Alternative way to test SYCL with PoCL

In addition to previous example, it’s now possible to build PoCL with support for external SYCL testsuites, though this has so far been tested only with x86-64.

In the PoCL installation step, add the following options to the CMake command

"-DENABLE_TESTSUITES=dpcpp-book-samples;oneapi-samples;simple-sycl-samples;intel-compute-samples"
 -DSYCL_CXX_COMPILER=<DPCPP_BASE_PATH>/bin/clang++ -DSYCL_LIBDIR=<DPCPP_BASE_PATH>/lib

where DPCPP_BASE_PATH is the BASE_PATH from the env-sycl.sh. The quotes around -DENABLE_TESTSUITES are required, since it contains semicolon. After building PoCL with ninja install, you must build the external testsuites with ninja prepare_examples. After the successful build, there should be a new ctest label for each testsuite. Hence you can run the tests with:

ctest -L "dpcpp-book-samples|oneapi-samples|simple-sycl-samples|intel-compute-samples"

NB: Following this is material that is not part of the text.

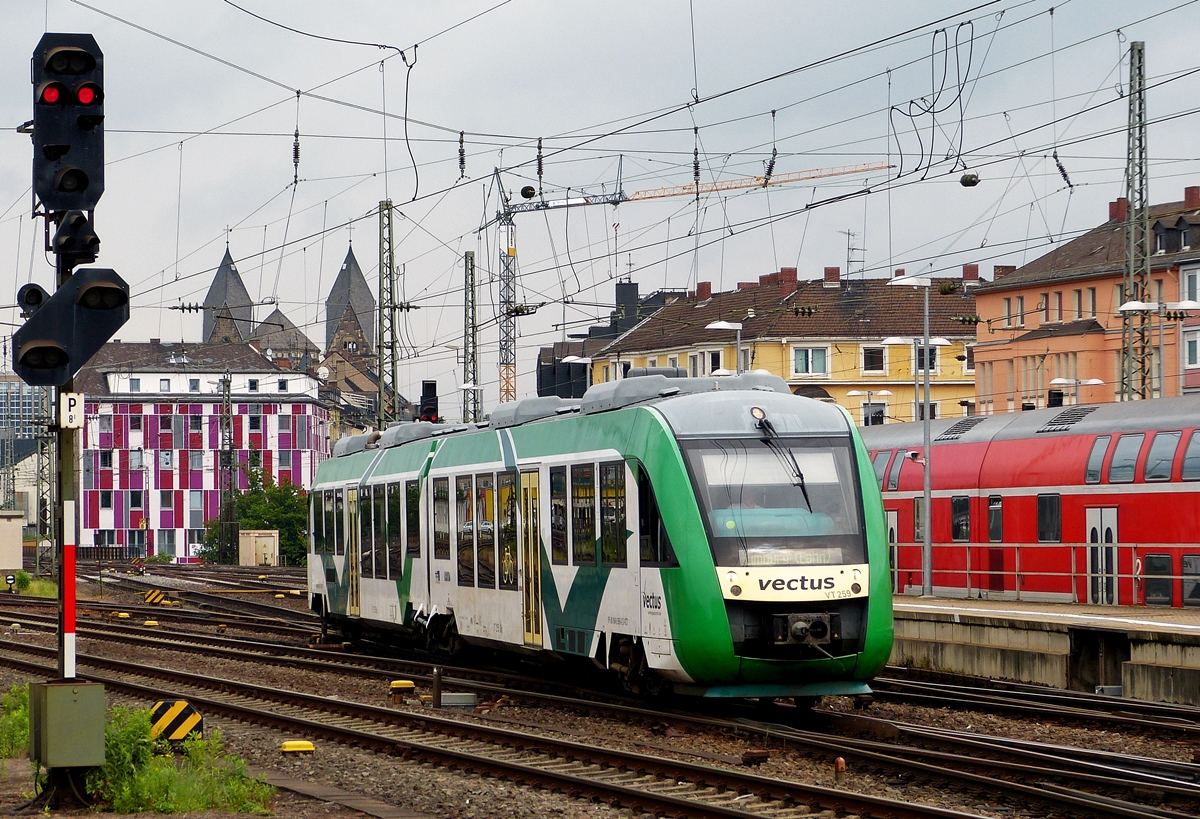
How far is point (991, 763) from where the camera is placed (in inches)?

…check that you’re using PoCL (with sycl-ls) before running ctest.

Known issues

1. queue.memset() is not supported using PoCL right now (see issue #1223). You should use queue.fill() instead.

2. Querying an event’s execution status with event.get_info<sycl::info::event::command_execution_status>() might return an invalid value when the OpenCL event is in CL_QUEUED state. This is a known issue of OpenCL’s backend at Intel’s DPC++ compiler. See issue #9099 on Intel’s LLVM repository.

3. When trying to compile with -O0 you will get a runtime error saying that some OpenCL kernel has an undefined symbol: _group_id_x.

Troubleshooting

If you ever have runtime errors, these errors can be located at three parts: they might be in the ICD-Loader, in PoCL or in SYCL.

  • To query debug information from the ICD-Loader: OCL_ICD_ENABLE_TRACE=1 ./a.out

  • To query debug information from the POCL runtime: POCL_DEBUG=all ./a.out

  • To query debug information from the SYCL runtime: SYCL_PI_TRACE=2 ./a.out

These variables can be combined if needed.